[START]

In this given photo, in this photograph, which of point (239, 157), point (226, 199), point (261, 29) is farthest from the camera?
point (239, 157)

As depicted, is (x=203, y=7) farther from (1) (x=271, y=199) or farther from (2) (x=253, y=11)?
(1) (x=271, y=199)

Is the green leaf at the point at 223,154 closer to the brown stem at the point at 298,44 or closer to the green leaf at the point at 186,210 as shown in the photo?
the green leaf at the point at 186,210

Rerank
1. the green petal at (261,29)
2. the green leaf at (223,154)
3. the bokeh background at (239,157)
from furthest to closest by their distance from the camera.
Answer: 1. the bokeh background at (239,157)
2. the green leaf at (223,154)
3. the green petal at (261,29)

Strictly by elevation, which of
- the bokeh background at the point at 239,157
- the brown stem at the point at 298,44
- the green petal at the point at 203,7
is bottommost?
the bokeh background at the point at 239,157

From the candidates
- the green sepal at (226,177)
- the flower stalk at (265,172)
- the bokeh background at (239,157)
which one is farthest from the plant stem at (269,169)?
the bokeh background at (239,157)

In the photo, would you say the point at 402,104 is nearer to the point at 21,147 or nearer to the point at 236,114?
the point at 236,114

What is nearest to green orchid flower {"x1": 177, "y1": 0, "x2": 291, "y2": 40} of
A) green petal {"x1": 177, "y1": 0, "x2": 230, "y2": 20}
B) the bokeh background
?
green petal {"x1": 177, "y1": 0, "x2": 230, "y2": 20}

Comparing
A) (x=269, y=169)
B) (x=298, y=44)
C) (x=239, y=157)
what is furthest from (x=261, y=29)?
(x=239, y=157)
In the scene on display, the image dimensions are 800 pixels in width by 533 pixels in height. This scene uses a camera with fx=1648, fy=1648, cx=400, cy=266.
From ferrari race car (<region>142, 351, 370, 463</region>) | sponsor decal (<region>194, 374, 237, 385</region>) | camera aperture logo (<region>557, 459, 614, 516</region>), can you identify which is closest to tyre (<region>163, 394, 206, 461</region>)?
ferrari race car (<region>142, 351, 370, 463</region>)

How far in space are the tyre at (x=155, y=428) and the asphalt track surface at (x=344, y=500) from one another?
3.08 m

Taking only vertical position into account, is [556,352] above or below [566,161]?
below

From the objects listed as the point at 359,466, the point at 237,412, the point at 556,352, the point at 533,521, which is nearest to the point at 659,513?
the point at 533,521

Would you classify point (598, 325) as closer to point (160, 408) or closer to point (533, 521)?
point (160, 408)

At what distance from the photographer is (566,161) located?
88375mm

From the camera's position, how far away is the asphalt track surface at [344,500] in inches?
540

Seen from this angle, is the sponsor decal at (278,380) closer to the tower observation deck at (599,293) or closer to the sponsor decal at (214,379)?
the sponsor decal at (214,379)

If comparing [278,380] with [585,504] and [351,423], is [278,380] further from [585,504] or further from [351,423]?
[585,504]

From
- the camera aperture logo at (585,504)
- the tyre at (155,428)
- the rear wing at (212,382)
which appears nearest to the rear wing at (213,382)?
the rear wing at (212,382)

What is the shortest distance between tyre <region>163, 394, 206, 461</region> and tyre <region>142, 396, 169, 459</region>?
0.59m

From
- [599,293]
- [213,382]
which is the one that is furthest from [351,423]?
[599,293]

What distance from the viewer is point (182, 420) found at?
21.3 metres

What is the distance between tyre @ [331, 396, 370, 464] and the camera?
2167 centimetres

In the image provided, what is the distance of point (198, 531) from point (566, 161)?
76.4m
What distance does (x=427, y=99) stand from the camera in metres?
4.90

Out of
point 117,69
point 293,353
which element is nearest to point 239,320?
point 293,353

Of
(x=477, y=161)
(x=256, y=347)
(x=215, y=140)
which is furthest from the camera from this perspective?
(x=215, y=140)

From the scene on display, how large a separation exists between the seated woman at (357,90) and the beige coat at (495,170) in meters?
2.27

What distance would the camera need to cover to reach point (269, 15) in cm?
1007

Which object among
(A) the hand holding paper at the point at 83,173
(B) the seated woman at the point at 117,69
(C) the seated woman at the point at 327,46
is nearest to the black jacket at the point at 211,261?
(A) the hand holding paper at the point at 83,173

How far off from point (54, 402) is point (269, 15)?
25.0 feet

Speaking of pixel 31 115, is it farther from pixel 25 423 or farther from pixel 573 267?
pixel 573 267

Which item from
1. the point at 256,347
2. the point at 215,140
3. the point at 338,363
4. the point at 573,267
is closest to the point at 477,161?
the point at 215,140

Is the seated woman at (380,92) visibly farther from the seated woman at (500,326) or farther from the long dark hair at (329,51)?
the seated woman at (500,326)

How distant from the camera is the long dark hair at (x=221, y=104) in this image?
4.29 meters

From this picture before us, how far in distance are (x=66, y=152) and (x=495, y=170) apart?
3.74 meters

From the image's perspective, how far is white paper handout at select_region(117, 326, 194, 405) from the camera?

[END]

- [Directions for this task]
Reproduce all of the data above word for word, from the first line to the last.

- [Task response]
In this given photo, in this photograph, which of point (239, 157), point (226, 199), point (261, 29) is farthest from the camera?
point (239, 157)

As depicted, is (x=203, y=7) farther from (1) (x=271, y=199) or farther from (2) (x=253, y=11)?
(1) (x=271, y=199)

Is the green leaf at the point at 223,154 closer to the brown stem at the point at 298,44 or closer to the green leaf at the point at 186,210 as shown in the photo?
the green leaf at the point at 186,210

Rerank
1. the green petal at (261,29)
2. the green leaf at (223,154)
3. the bokeh background at (239,157)
from furthest to closest by their distance from the camera.
Answer: 1. the bokeh background at (239,157)
2. the green leaf at (223,154)
3. the green petal at (261,29)

Strictly by elevation, which of
- the bokeh background at the point at 239,157
- the brown stem at the point at 298,44
- the green petal at the point at 203,7
is bottommost?
the bokeh background at the point at 239,157

From the candidates
- the green sepal at (226,177)
- the flower stalk at (265,172)
- the bokeh background at (239,157)
which one is farthest from the plant stem at (269,169)?
the bokeh background at (239,157)

In the photo, would you say the point at 402,104 is nearer to the point at 21,147 or nearer to the point at 236,114?
the point at 236,114

What is nearest to green orchid flower {"x1": 177, "y1": 0, "x2": 291, "y2": 40} of
A) green petal {"x1": 177, "y1": 0, "x2": 230, "y2": 20}
B) the bokeh background
?
green petal {"x1": 177, "y1": 0, "x2": 230, "y2": 20}

Comparing
A) (x=269, y=169)
B) (x=298, y=44)
C) (x=239, y=157)
what is furthest from (x=261, y=29)?
(x=239, y=157)
In the scene on display, the image dimensions are 800 pixels in width by 533 pixels in height. This scene uses a camera with fx=1648, fy=1648, cx=400, cy=266.
From ferrari race car (<region>142, 351, 370, 463</region>) | sponsor decal (<region>194, 374, 237, 385</region>) | camera aperture logo (<region>557, 459, 614, 516</region>), can you identify which is closest to tyre (<region>163, 394, 206, 461</region>)?
ferrari race car (<region>142, 351, 370, 463</region>)

How far in space are the tyre at (x=155, y=428) and the asphalt track surface at (x=344, y=500) from one another?
3.08 m

Taking only vertical position into account, is [556,352] above or below [566,161]?
below

From the objects listed as the point at 359,466, the point at 237,412, the point at 556,352, the point at 533,521, which is nearest to the point at 659,513?
the point at 533,521

Would you classify point (598, 325) as closer to point (160, 408) or closer to point (533, 521)?
point (160, 408)

At what distance from the photographer is (566,161) located?
88375mm

From the camera's position, how far away is the asphalt track surface at [344,500] in inches?
540

Seen from this angle, is the sponsor decal at (278,380) closer to the tower observation deck at (599,293) or closer to the sponsor decal at (214,379)?
the sponsor decal at (214,379)

If comparing [278,380] with [585,504] and [351,423], is [278,380] further from [585,504] or further from [351,423]?
[585,504]

From
- the camera aperture logo at (585,504)
- the tyre at (155,428)
- the rear wing at (212,382)
which appears nearest to the rear wing at (213,382)?
the rear wing at (212,382)

What is the shortest distance between tyre <region>163, 394, 206, 461</region> and tyre <region>142, 396, 169, 459</region>?
0.59m

From
- [599,293]
- [213,382]
which is the one that is furthest from [351,423]?
[599,293]

What distance from the viewer is point (182, 420) found at?
21.3 metres

What is the distance between tyre @ [331, 396, 370, 464] and the camera?
2167 centimetres

In the image provided, what is the distance of point (198, 531) from point (566, 161)?
76.4m
What distance does (x=427, y=99) stand from the camera in metres?
4.90

Out of
point 117,69
point 293,353
which element is nearest to point 239,320?
point 293,353

Of
(x=477, y=161)
(x=256, y=347)
(x=215, y=140)
which is furthest from the camera from this perspective?
(x=215, y=140)

From the scene on display, how large a separation exists between the seated woman at (357,90) and the beige coat at (495,170) in meters?
2.27

What distance would the camera need to cover to reach point (269, 15) in cm?
1007

Which object among
(A) the hand holding paper at the point at 83,173
(B) the seated woman at the point at 117,69
(C) the seated woman at the point at 327,46
is nearest to the black jacket at the point at 211,261?
(A) the hand holding paper at the point at 83,173

How far off from point (54, 402) is point (269, 15)?
25.0 feet

Speaking of pixel 31 115, is it farther from pixel 25 423 or farther from pixel 573 267?
pixel 573 267

Which item from
1. the point at 256,347
2. the point at 215,140
3. the point at 338,363
4. the point at 573,267
is closest to the point at 477,161?
the point at 215,140

Is the seated woman at (380,92) visibly farther from the seated woman at (500,326) or farther from the long dark hair at (329,51)?
the seated woman at (500,326)

How distant from the camera is the long dark hair at (x=221, y=104) in this image?
4.29 meters

From this picture before us, how far in distance are (x=66, y=152) and (x=495, y=170) apart?
3.74 meters

From the image's perspective, how far is white paper handout at select_region(117, 326, 194, 405) from the camera?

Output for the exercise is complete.